Energy Transfer Partners had been waiting on a decision from the Army Corps since September when they launched a review of a requested easement.

Monday's letter from the Army Corps to the Standing Rock Sioux Tribe, Dakota Access LLC, and Energy Transfer Partners said construction "cannot occur because the Army has not made a final decision on whether to grant an easement." It said they would work with the Standing Rock Sioux on a timeline "that allows for robust discussion and analysis to be completed expeditiously."

North Dakota Pipeline Protesters March at State Capitol 0:50

The pipeline's proposed route has inspired protests from hundreds of Native American tribes, environmentalists and others calling themselves water protectors. Since August, they have descended upon Standing Rock, North Dakota near the pipeline's proposed site to stand in solidarity against the oil pipeline's construction.

Related: Dakota Access Pipeline: What's Behind the Protests?

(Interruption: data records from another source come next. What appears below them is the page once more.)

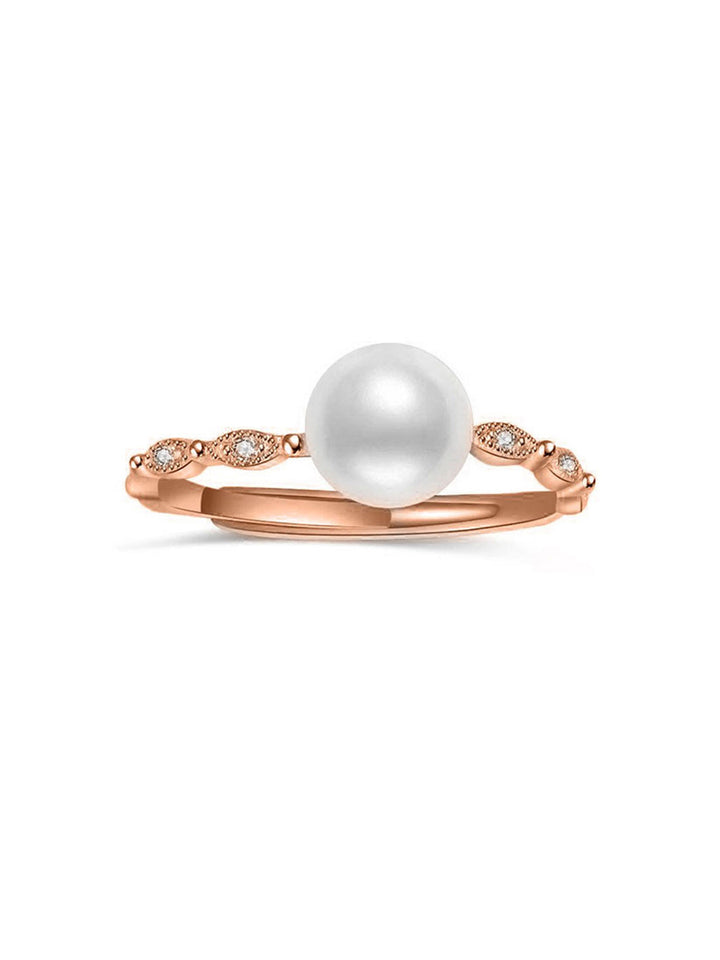 New Yorker 淡水珍珠戒指 WR00078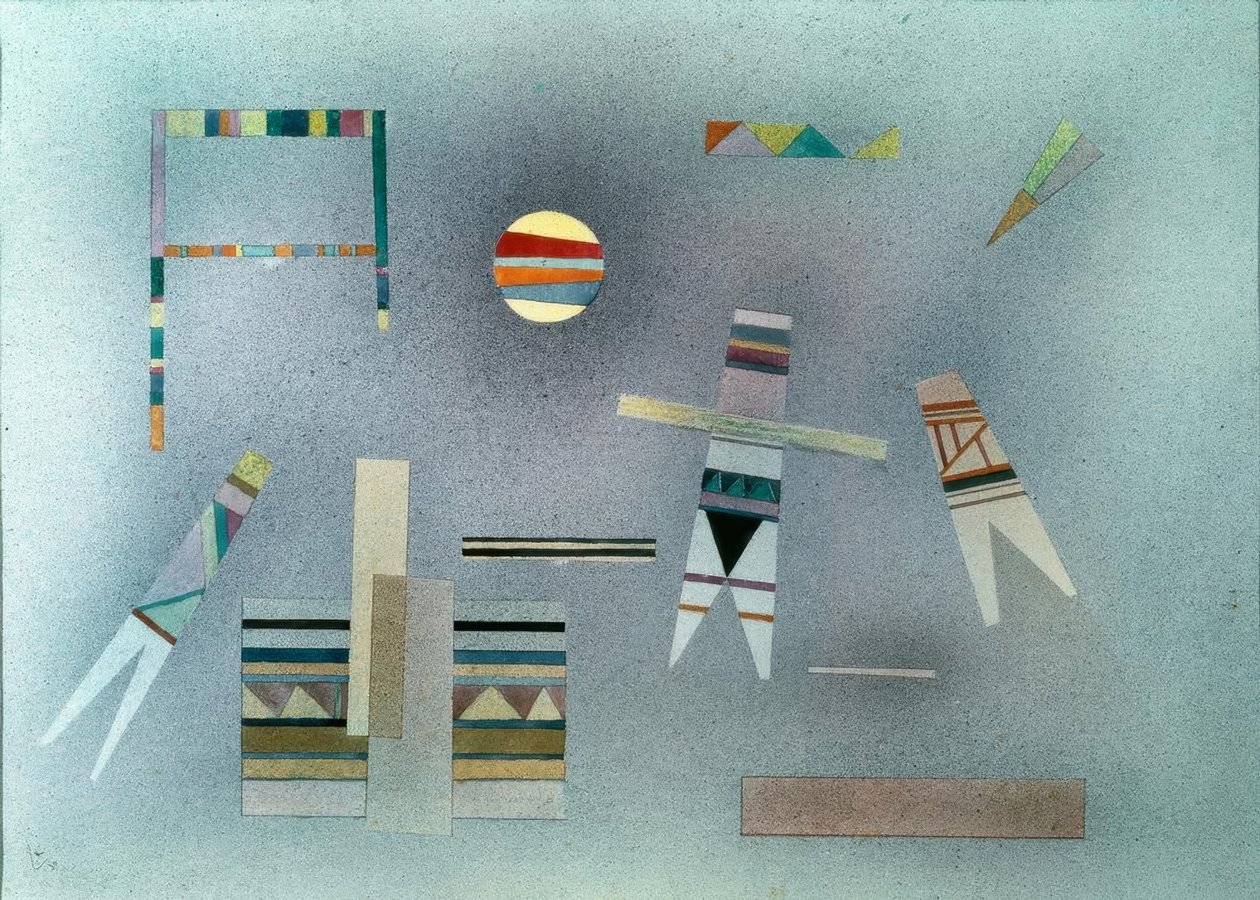 Sammensætning af Wassily Kandinsky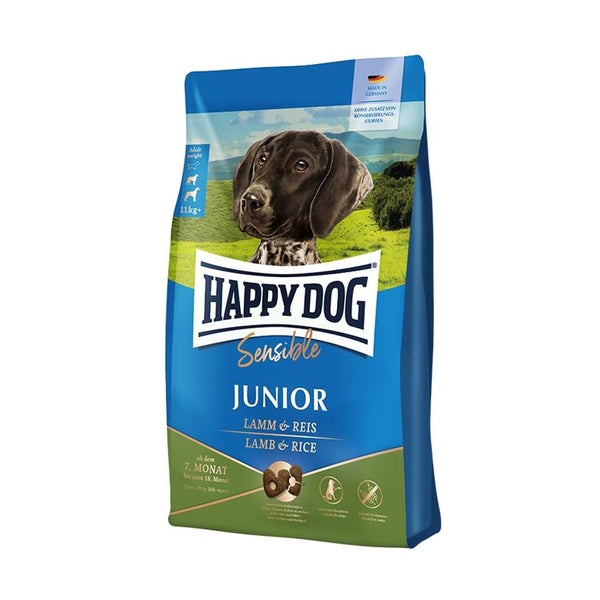 Happy Dog - Sensible Junior Lamm & Reis 1 kg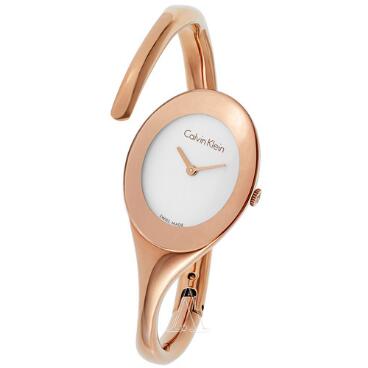 Calvin Klein EMBRACE系列 K4Y2L616 女士時裝腕錶 特價僅售$78.00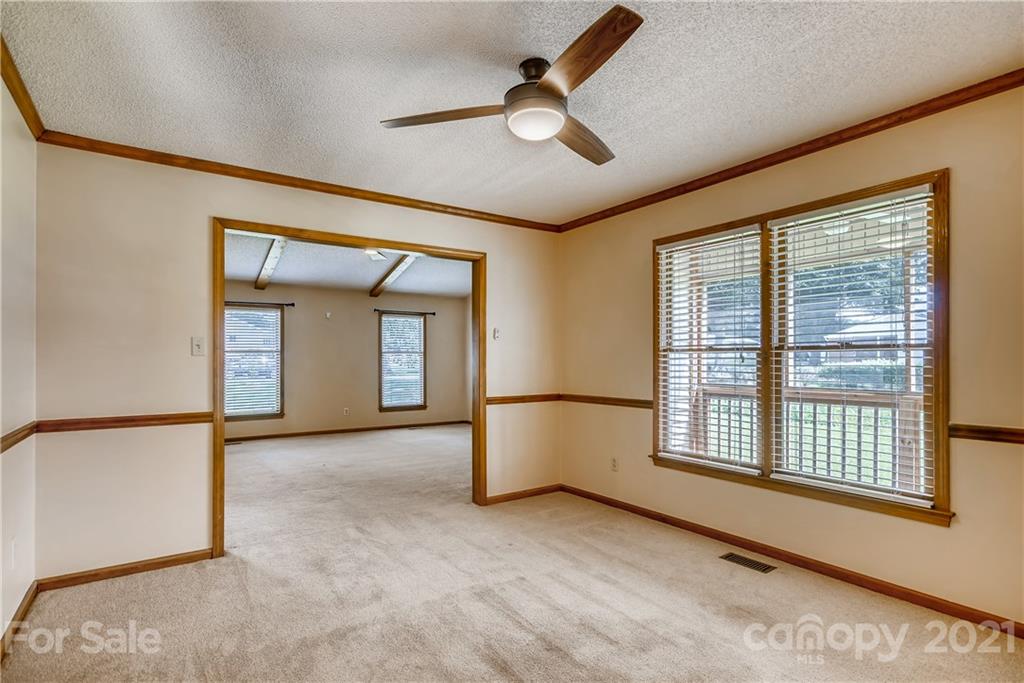 619 Breckenridge Road Kannapolis, NC 28083 - Photo 9 of 33 a view of an empty room with a window
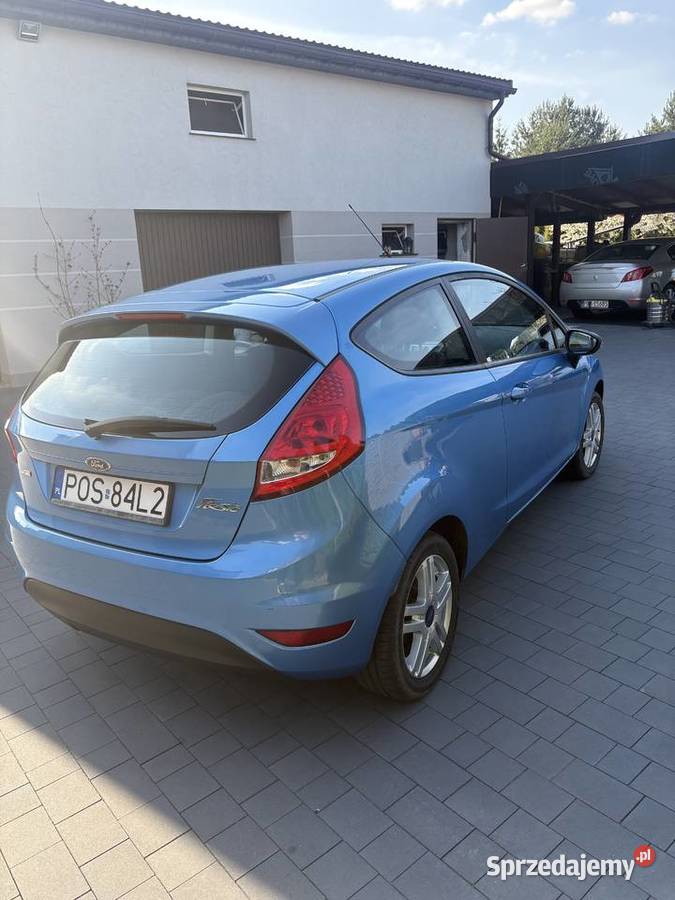 Ford Fiesta MK7 Raczyce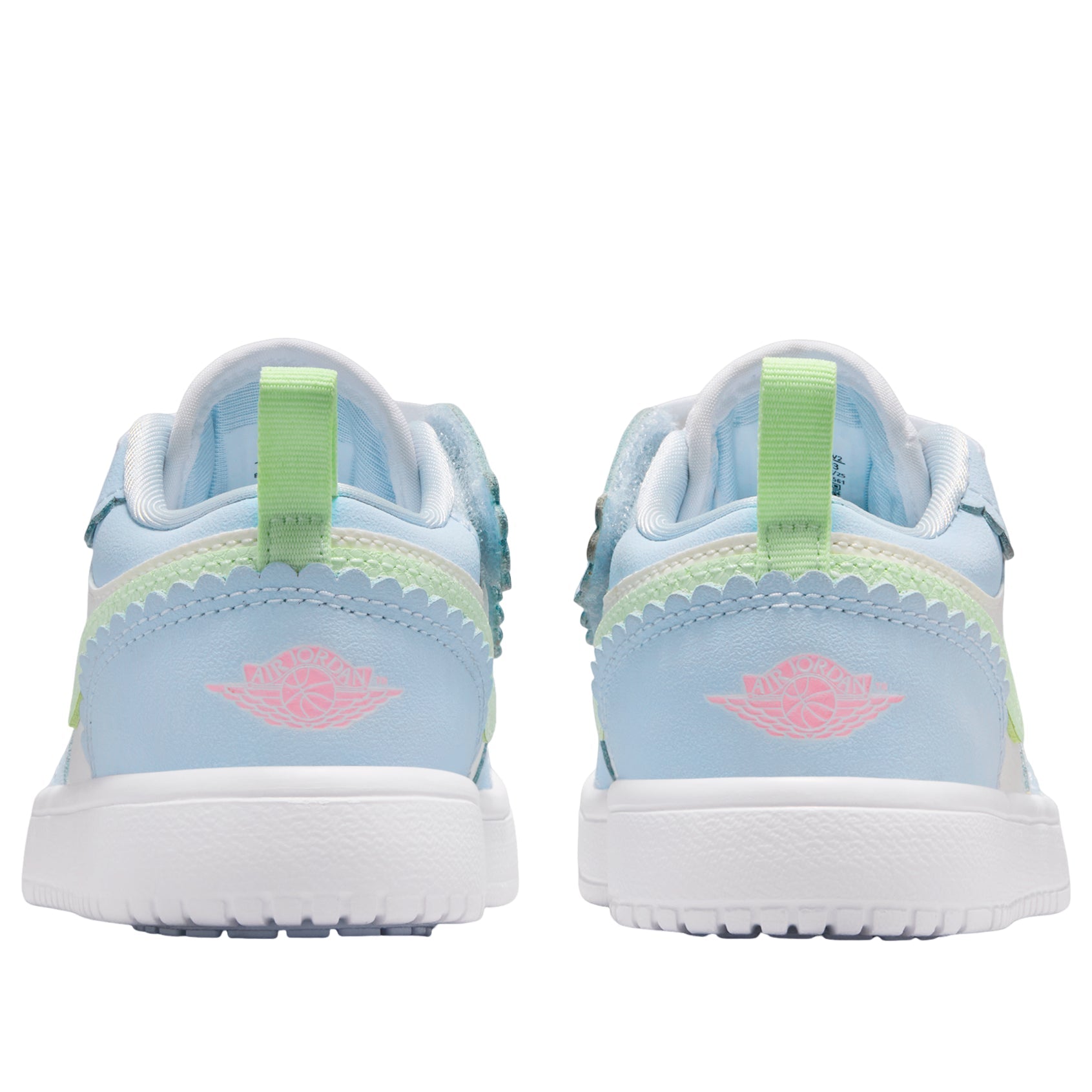 (PS) Air Jordan 1 Low ALT SE 'Half Blue Sail Vapor Green' IB7117-403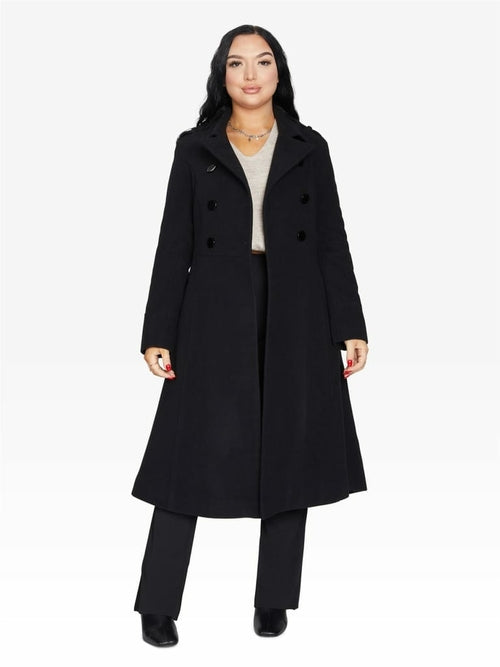 A-Line Double Breasted Coat (2023)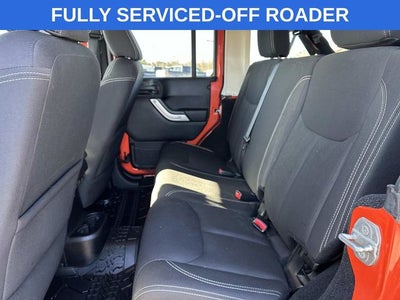 2015 Jeep Wrangler Unlimited Rubicon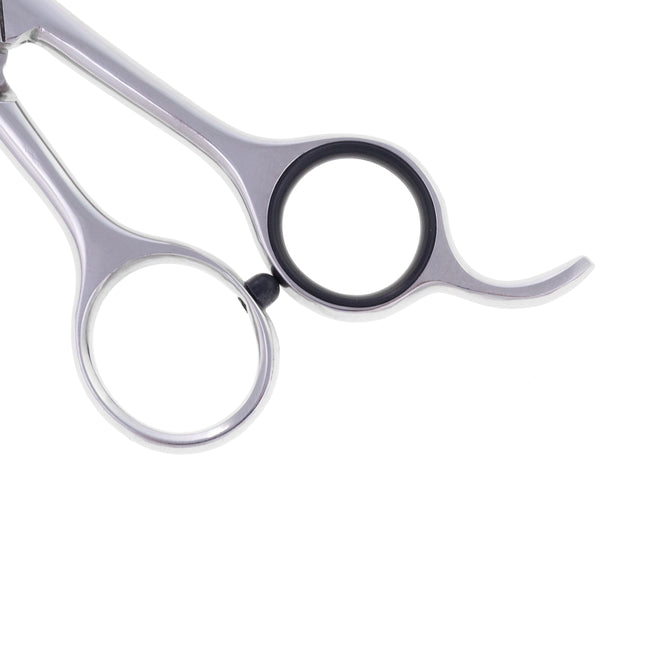 Geib Gator 88 Straight Scissors - sturdy grooming scissors with wide blades and micro-serration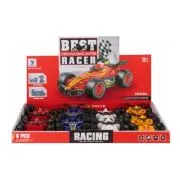 Jucarie masina Formula1 nr. 8 MegaCreative 568842, 14 cm, 14x5x10cm, pvc, +3ani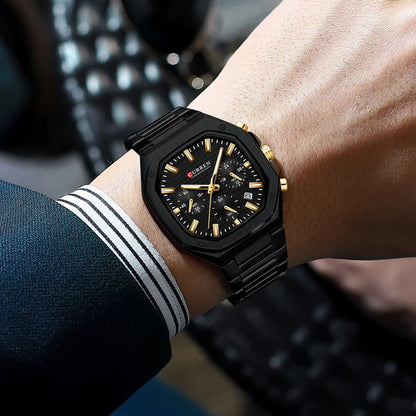 Curren Chronograph Men's Watch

Energy Transfer Partners CEO Kelcy Warren referred to the protesters as “violent mobs” in an interview with NBC News last week.

Warren at the time said the tribe's worries that the pipeline would destroy its sacred sites and compromise its water supply "were not based on the facts" and that the pipelines were prepared to withstand any rupture.

Energy Transfer Partners did not immediately respond to a request for comment on Monday.

The company said last week that the construction on either side of Lake Oahe was complete, and that they were "mobilizing horizontal drilling equipment to the drill box site in preparation for the tunneling under Lake Oahe."

But in the letter Monday, Army Corps Assistant Secretary of the Army Jo-Ellen Darcy asked for caution and for more tribal input, writing, "The Army is mindful of the history of the Great Sioux Nation's repeated dispossessions, including those to support water-resources projects. This history compels great caution and respect in considering the concerns that the Standing Rock Sioux Tribe has raised regarding the proposed crossing of Lake Oahe north of its reservation."

The "history" likely refers to the Army Corps' itself taking hundreds of thousands of acres of land from Native Americans when they built the Oahe Dam in the middle of the 20th Century.

The letter went on to recognize that portions of the lake fall within the Standing Rock Sioux Tribe's reservation boundaries and that the Tribe retains hunting and fishing rights in the lake.

Image: Protesters demonstrate against the Energy Transfer Partners' Dakota Access pipeline near the Standing Rock Sioux reservation in Cannon Ball, North Dakota
Protesters demonstrate against the Energy Transfer Partners' Dakota Access oil pipeline near the Standing Rock Sioux reservation in Cannon Ball, North Dakota, U.S. September 9, 2016. ANDREW CULLEN / Reuters

Tribal members and their allies have maintained that the pipeline's proposed route also cuts across sacred land, including ancestral burial sites. An oil spill would also pose a risk to their drinking water, for which they and millions of others rely on the Missouri River.

Related: What Will a Trump Presidency Mean for the Dakota Access Pipeline?

In a statement, Standing Rock Sioux Chairman Dave Archambault II responded to the Army Corps letter, saying: "We are encouraged and know that the peaceful prayer and demonstration at Standing Rock have powerfully brought to light the unjust narrative suffered by tribal nations and Native Americans across the country." He pointed out that the 1,170-mile pipeline was rerouted from its original route near urban Bismarck after citizens there raised concerns about their own water safety. It was then moved closer to the Standing Rock Sioux reservation.

Chairman Archambault also called for continued peaceful and prayerful support of water protectors, writing, "The whole world is watching and where they see prayerful, peaceful resistance, they join us."